Researchers have traced the evolution of a gene variant that makes people more susceptible to tuberculosis and have been able to document the rise and fall of the disease throughout history.

“We are [all] the descendants of people who survived past epidemics,” says author Lluis Quintana-Murci, a population geneticist at the Pasteur Institute and the College of France. This paper helps identify “which are the true pathogens that have changed our DNA and made us more resilient.”

The earliest evidence of TB comes from skeletons buried in the Middle East 9000 years ago, soon after the invention of agriculture. But the variant that kills humans today—Mycobacterium tuberculosis—emerged 2000 years ago, when people lived in denser settlements alongside domesticated animals, often reservoirs for TB.

Two years ago, University of Paris graduate student Gaspard Kerner discovered people were at much higher risk of getting severely ill when infected with TB if they inherited two copies of a rare variant of the immune gene TKY2, called P1104A. He realized that by tracing the frequency of that variant in 1013 European genomes from the past 10,000 years, he had a “golden” tool to detect how the immune gene coevolved with TB, says Quintana-Murci, who hired Gaspard as a postdoc at the Pasteur Institute.

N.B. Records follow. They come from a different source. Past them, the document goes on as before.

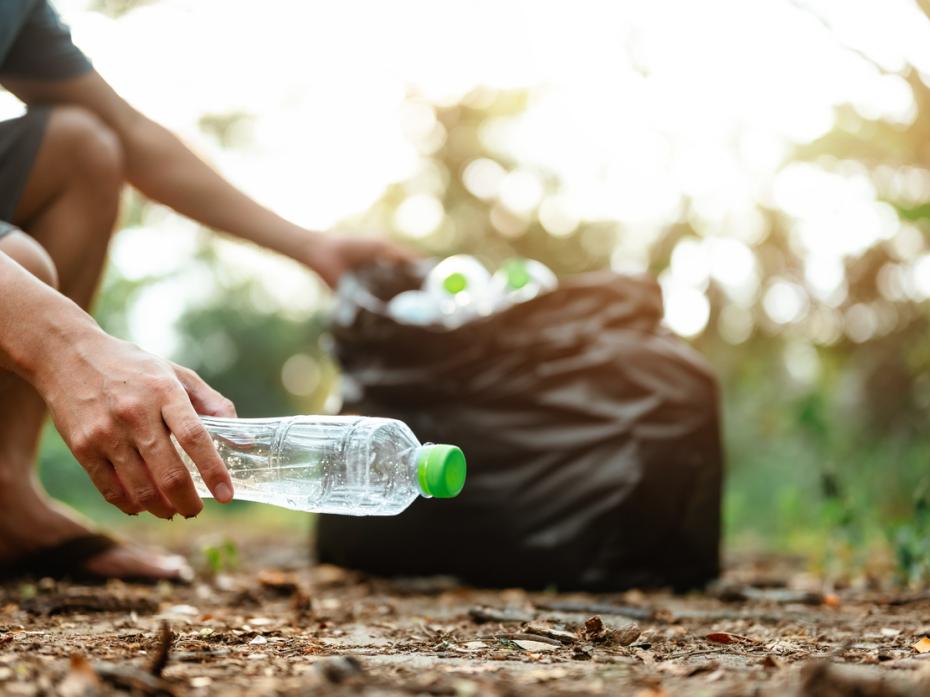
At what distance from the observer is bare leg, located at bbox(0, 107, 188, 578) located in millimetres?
2293

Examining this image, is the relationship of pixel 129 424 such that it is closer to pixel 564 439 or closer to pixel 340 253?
pixel 564 439

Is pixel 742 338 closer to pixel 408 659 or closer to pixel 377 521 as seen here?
pixel 377 521

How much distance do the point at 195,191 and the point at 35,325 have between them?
54.4 inches

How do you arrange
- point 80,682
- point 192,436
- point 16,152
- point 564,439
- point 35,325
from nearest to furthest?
point 80,682 < point 192,436 < point 35,325 < point 16,152 < point 564,439

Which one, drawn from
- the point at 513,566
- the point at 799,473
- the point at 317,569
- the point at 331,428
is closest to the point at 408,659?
the point at 331,428

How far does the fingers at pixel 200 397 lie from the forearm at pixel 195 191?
1.37 m

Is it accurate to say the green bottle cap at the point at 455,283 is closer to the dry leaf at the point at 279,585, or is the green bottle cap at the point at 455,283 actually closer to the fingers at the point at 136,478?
the dry leaf at the point at 279,585

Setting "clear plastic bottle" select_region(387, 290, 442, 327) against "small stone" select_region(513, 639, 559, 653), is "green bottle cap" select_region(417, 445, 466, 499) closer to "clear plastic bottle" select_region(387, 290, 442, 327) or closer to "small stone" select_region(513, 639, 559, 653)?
"small stone" select_region(513, 639, 559, 653)

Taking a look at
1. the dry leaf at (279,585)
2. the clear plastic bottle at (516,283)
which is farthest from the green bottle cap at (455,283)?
the dry leaf at (279,585)

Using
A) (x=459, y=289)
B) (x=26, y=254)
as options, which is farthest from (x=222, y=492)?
(x=459, y=289)

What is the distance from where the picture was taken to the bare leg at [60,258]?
229 cm

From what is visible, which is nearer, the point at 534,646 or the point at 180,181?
the point at 534,646

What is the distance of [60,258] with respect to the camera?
2346mm

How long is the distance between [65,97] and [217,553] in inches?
48.7
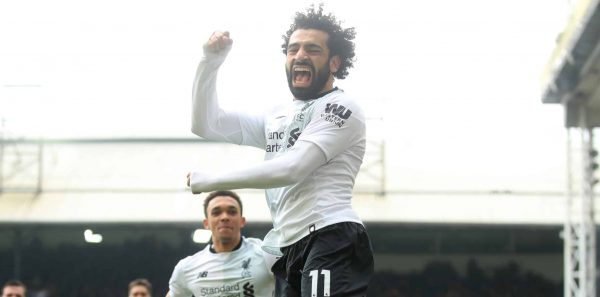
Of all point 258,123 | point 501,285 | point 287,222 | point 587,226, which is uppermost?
point 258,123

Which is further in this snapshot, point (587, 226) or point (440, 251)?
point (440, 251)

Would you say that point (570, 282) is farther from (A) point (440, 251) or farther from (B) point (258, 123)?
(B) point (258, 123)

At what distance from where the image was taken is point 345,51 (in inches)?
207

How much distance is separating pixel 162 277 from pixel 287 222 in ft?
56.0

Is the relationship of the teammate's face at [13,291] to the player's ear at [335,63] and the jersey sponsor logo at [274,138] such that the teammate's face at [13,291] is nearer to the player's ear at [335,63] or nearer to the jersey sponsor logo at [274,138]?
the jersey sponsor logo at [274,138]

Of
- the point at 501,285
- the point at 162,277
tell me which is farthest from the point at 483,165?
the point at 162,277

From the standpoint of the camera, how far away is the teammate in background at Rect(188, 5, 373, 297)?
484 cm

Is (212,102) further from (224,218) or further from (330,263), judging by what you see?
(224,218)

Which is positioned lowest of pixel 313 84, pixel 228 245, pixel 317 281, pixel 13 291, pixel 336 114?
pixel 13 291

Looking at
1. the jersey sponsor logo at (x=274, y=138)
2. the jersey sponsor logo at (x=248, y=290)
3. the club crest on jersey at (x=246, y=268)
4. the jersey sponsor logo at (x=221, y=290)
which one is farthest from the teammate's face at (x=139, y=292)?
the jersey sponsor logo at (x=274, y=138)

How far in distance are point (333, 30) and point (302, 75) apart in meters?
0.27

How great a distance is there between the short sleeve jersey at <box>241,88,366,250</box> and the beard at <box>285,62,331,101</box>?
0.03 m

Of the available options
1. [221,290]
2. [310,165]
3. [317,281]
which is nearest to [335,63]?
[310,165]

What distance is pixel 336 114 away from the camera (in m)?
5.01
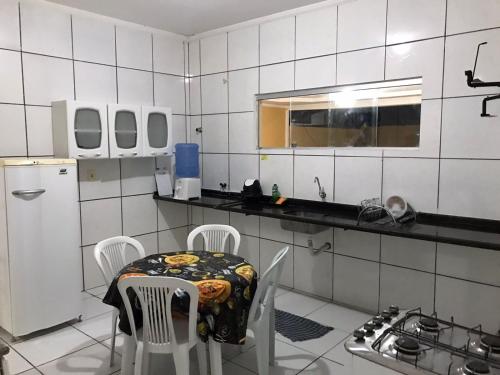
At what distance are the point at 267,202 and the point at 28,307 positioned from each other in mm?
1994

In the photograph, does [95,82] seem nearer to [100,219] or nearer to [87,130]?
Answer: [87,130]

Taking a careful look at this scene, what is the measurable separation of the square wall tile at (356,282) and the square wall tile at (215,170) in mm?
1428

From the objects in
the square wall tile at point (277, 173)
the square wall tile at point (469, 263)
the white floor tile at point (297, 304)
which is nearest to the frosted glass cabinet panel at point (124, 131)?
the square wall tile at point (277, 173)

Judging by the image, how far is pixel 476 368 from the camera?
3.82 ft

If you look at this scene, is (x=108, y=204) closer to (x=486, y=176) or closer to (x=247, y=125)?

The researchers found that the P1104A mutation was ancient—they spotted it in DNA from a farmer who lived 8500 years ago in Anatolia (what is now Turkey) and calculated that the mutation arose at least 30,000 years ago. Anatolian farmers and Yamnaya herders spread this gene variant as they moved into Central Europe. By studying changes in the frequency of the variant over time, the researchers estimated that about 3% of the population carried the gene until about 5000 years ago. By the middle of the Bronze Age, about 3000 years ago, 10% of Europeans had the trait. But since then, its frequency plummeted to 2.9%—the same rate as among today’s Europeans.